Starlog, the very significant and much-missed science fiction magazine that ran from 1976 to 2009, has now been made available in full courtesy of the Magazine Rack section of the Internet Archive, which has put the entire run of issues up online, from its Star Trek-inspired inception to its eventual bankruptcy. Starlog was lucky – or aware of the zeitgeist – enough to launch almost contemporaneously with the debut of the first Star Wars movie, and rode the impetus that gave for science fiction over 375 issues. It’s not clear whether the Internet Archive collection is complete as claimed – for instance, a search for issue 375 comes up negative – but it certainly seems to have much of the print run, including the celebrated issue 7 which first reported on Star Wars, with one of the first X-Wing covers ever to see the light of day. A search on the Archive for Starlog issues turns up issue numbers well into the upper 200s.

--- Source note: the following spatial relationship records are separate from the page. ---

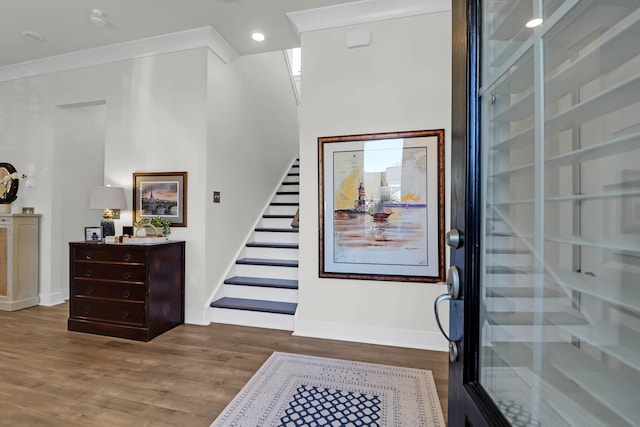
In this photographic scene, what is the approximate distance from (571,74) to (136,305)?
134 inches

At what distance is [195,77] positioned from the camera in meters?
3.32

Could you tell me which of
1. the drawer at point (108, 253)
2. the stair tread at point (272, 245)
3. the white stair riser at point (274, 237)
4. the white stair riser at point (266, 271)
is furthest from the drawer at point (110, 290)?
the white stair riser at point (274, 237)

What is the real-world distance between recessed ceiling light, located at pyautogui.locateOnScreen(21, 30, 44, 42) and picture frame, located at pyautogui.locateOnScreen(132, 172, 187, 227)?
177cm

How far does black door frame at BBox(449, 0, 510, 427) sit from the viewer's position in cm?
75

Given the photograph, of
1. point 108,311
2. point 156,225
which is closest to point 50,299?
point 108,311

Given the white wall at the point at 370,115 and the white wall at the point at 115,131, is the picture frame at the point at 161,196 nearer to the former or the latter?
the white wall at the point at 115,131

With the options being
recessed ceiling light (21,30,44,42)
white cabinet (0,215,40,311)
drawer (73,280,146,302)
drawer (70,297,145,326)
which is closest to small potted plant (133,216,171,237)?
drawer (73,280,146,302)

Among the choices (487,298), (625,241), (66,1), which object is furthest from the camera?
(66,1)

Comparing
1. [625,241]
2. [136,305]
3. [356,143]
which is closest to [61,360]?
[136,305]

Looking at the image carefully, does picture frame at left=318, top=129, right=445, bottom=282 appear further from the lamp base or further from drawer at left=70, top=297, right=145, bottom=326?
the lamp base

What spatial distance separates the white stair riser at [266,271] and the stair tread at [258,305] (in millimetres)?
353

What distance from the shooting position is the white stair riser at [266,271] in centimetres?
359

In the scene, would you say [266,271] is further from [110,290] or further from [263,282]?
[110,290]

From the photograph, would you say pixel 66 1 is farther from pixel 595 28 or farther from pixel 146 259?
pixel 595 28
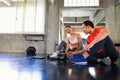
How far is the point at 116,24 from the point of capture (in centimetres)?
678

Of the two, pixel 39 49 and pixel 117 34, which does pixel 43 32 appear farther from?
pixel 117 34

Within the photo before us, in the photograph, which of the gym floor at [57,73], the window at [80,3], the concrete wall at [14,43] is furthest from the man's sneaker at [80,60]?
the window at [80,3]

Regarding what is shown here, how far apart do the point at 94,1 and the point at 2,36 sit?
4.15 meters

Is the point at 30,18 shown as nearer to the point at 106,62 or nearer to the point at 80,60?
the point at 80,60

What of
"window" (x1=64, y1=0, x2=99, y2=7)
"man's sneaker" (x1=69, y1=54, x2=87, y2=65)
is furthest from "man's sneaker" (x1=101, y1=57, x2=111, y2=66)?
"window" (x1=64, y1=0, x2=99, y2=7)

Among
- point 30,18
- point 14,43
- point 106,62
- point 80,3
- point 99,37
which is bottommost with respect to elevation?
point 106,62

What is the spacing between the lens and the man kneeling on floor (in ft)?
9.22

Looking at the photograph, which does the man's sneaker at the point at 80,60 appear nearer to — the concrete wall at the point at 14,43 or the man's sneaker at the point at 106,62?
the man's sneaker at the point at 106,62

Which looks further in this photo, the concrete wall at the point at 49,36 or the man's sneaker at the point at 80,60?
the concrete wall at the point at 49,36

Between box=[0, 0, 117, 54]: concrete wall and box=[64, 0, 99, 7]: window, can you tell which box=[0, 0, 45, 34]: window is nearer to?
box=[0, 0, 117, 54]: concrete wall

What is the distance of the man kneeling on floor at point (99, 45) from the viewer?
281cm

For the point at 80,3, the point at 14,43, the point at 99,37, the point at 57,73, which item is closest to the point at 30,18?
the point at 14,43

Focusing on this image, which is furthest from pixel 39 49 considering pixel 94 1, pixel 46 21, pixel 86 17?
pixel 86 17

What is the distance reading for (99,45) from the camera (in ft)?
9.25
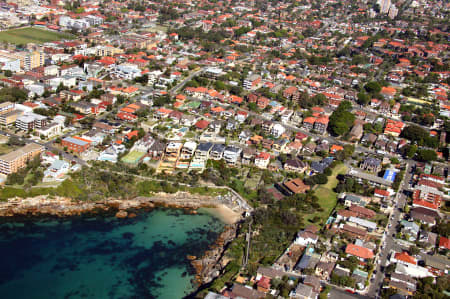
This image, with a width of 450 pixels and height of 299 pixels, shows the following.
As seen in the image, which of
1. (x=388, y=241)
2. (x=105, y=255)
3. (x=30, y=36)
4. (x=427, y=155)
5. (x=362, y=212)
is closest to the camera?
(x=105, y=255)

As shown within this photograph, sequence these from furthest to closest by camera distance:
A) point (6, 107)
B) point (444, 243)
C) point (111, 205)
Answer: point (6, 107) < point (111, 205) < point (444, 243)

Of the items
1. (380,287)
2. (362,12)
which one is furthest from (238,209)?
(362,12)

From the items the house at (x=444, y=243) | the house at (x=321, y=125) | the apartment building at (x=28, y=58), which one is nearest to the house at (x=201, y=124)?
the house at (x=321, y=125)

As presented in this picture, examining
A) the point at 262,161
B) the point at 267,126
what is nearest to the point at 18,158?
the point at 262,161

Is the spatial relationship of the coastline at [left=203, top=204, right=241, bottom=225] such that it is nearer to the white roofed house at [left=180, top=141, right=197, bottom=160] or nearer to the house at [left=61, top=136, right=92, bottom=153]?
the white roofed house at [left=180, top=141, right=197, bottom=160]

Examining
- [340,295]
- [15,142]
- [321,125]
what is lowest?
[340,295]

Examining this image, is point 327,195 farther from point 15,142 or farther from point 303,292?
point 15,142

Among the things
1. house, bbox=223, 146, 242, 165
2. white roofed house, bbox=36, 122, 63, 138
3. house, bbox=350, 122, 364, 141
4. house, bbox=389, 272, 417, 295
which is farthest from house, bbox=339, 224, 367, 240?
white roofed house, bbox=36, 122, 63, 138
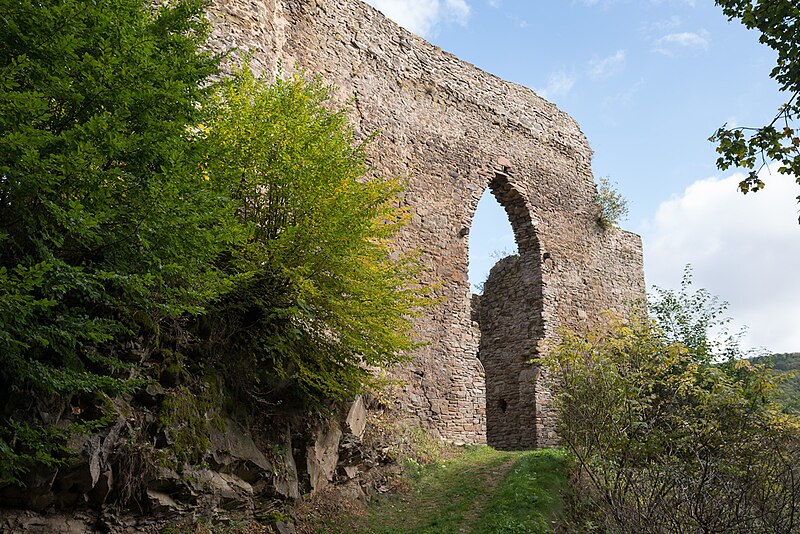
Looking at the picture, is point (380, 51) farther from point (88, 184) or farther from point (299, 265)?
point (88, 184)

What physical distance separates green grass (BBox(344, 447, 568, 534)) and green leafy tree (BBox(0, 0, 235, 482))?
15.0 ft

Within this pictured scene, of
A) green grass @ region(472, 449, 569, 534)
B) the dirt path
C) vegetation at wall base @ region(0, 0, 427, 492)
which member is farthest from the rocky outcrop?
green grass @ region(472, 449, 569, 534)

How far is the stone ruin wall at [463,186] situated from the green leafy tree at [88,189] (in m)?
5.38

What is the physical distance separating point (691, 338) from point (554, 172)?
19.0 ft

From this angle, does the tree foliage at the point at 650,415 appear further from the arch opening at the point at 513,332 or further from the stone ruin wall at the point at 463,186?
the arch opening at the point at 513,332

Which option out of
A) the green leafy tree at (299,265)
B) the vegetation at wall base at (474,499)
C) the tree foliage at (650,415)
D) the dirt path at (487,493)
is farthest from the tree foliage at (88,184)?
the tree foliage at (650,415)

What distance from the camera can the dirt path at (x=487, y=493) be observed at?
8.63 metres

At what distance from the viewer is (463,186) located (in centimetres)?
1531

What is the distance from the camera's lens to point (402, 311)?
308 inches

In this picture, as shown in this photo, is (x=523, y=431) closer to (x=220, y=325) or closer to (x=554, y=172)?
(x=554, y=172)

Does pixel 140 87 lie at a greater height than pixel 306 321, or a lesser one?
greater

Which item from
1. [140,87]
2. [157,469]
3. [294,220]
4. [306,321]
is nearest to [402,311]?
[306,321]

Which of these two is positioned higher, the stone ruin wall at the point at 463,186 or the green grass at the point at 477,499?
the stone ruin wall at the point at 463,186

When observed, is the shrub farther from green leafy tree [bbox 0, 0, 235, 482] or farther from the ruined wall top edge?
the ruined wall top edge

Starlog continues to enjoy a sort of online afterlife, with a relaunched website debuting earlier this year devoted to “the latest in science fiction, fantasy and geek culture,” and planned digital-only magazine under the auspices of former sister publication Fangoria. “In 2009, Starlog went into radio silence, with its future remaining unsure,” runs the introduction. “But as all sci-fi fans know, nothing ever truly dies in the realm of the incredible. So now, after 5 years of dormancy, Starlog is returning with a new look, new sensibility and a new perspective on our ever-changing zeitgeist.” Meanwhile, aficionados and historians of the genre are free to dive back into the past and revisit some great memories.
Internet Archive is certainly comprehensive, but it’s not the most user-friendly. If these issues are really being released into the public domain, it’s be great if some group would repackage them. Options include:
1. Creating serial stories as one document.
2. Creating collections by the same author.
3. Creating collections of similar tales.
4. Creating audiobook versions through Librivox.
Yes, there might be legal complications, particularly if all the author sold was First Serial Rights. But it’d be worth the effort.